EXTRAIT CHOISI ::
Aleteia : Le pape François, en dédiant l’année 2021 à la famille, souligne le besoin de renforcer l’accompagnement des époux. Y-a-il une urgence selon vous ?
Père Paul Habsburg : La logique du monde ne va pas en faveur des couples. Nous vivons une époque où on est applaudi quand on réussit au travail, mais on ne l’est pas quand on réussit dans le couple. Il est devenu politiquement correct d’abandonner son conjoint pour se donner une nouvelle chance, mais pas du tout politiquement correct d’avoir un échec au travail. Alors oui, il y a une urgence. Il y a beaucoup d’initiatives très positives qui sont engagées pour renforcer les couples, mais elles sont trop peu répandues.
Comment est née chez vous le désir d’accompagner les couples ?

EXTRAIT DE DONNÉES ::
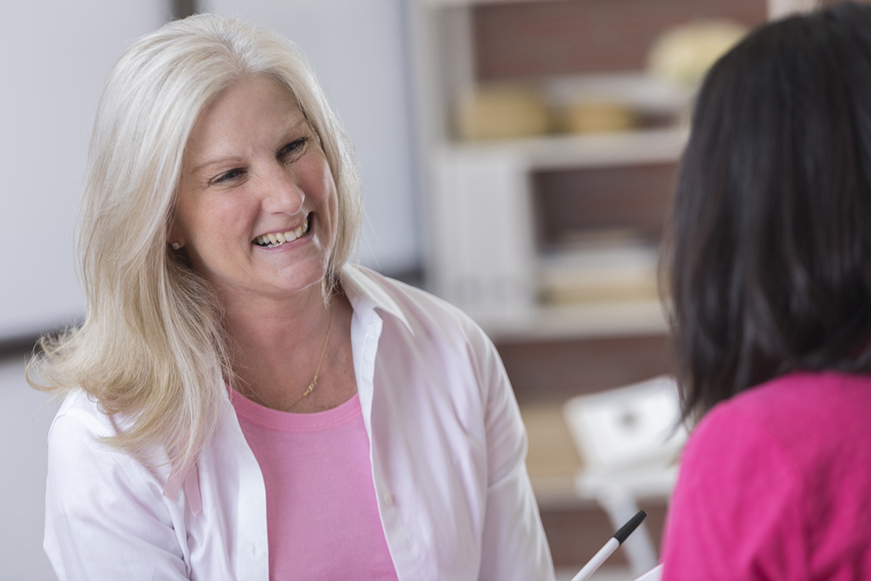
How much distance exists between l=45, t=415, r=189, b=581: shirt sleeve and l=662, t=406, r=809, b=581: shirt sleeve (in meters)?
0.73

LISTE DES TÂCHES ::
1/ Veuillez reproduire mot pour mot le passage de l'entretien sur l'accompagnement des couples qui commence par "Aleteia : Le" et se poursuit jusqu'à "les couples ?".
2/ Dans l'entretien sur l'accompagnement des couples, quel défaut le père Paul Habsburg reproche-t-il aux nombreuses initiatives positives engagées pour renforcer les couples ?
3/ Reprenez l'entretien sur l'accompagnement des couples après sa dernière phrase.

RÉPONSES PAR TÂCHE ::
1/
Aleteia : Le pape François, en dédiant l’année 2021 à la famille, souligne le besoin de renforcer l’accompagnement des époux. Y-a-il une urgence selon vous ?
Père Paul Habsburg : La logique du monde ne va pas en faveur des couples. Nous vivons une époque où on est applaudi quand on réussit au travail, mais on ne l’est pas quand on réussit dans le couple. Il est devenu politiquement correct d’abandonner son conjoint pour se donner une nouvelle chance, mais pas du tout politiquement correct d’avoir un échec au travail. Alors oui, il y a une urgence. Il y a beaucoup d’initiatives très positives qui sont engagées pour renforcer les couples, mais elles sont trop peu répandues.
Comment est née chez vous le désir d’accompagner les couples ?

2/ Elles sont trop peu répandues.

3/
Ce n’était pas immédiat. Plusieurs choses ont finalement créé le déclic. D’abord, il y a eu l’exemple de mes parents dont j’ai pu observer le chemin de foi. Ils ne forment peut-être pas un couple parfait, mais je pense que c’est un couple qui vit la sainteté. À un moment, ils ont commencé à prier ensemble. Et j’ai vraiment vu une grande différence. Une autre chose m’a beaucoup marqué, c’est l’histoire d’un membre de ma famille dont le mari est revenu au bout de quinze ans de séparation. Je me suis dit à l’époque que si on est bien muni, on a des capacités d’aller au-delà des difficultés.
Ensuite, quand je suis devenu religieux, dans les années 1990, un de mes confrères a commencé à organiser des retraites spirituelles pour les couples. Et à chaque retraite, je voyais comment, en trois jours, les couples en ressortaient complètement reboostés. Ils renouvelaient leurs vœux de mariage et redevenaient rayonnants, pétillants, gonflés à bloc. Cela m’a beaucoup interpellé, fasciné même !
En tant que prêtre, j’ai la joie immense d’être l’un de ces multiples visages de Jésus qui veut rejoindre le chemin de détresse d’un couple.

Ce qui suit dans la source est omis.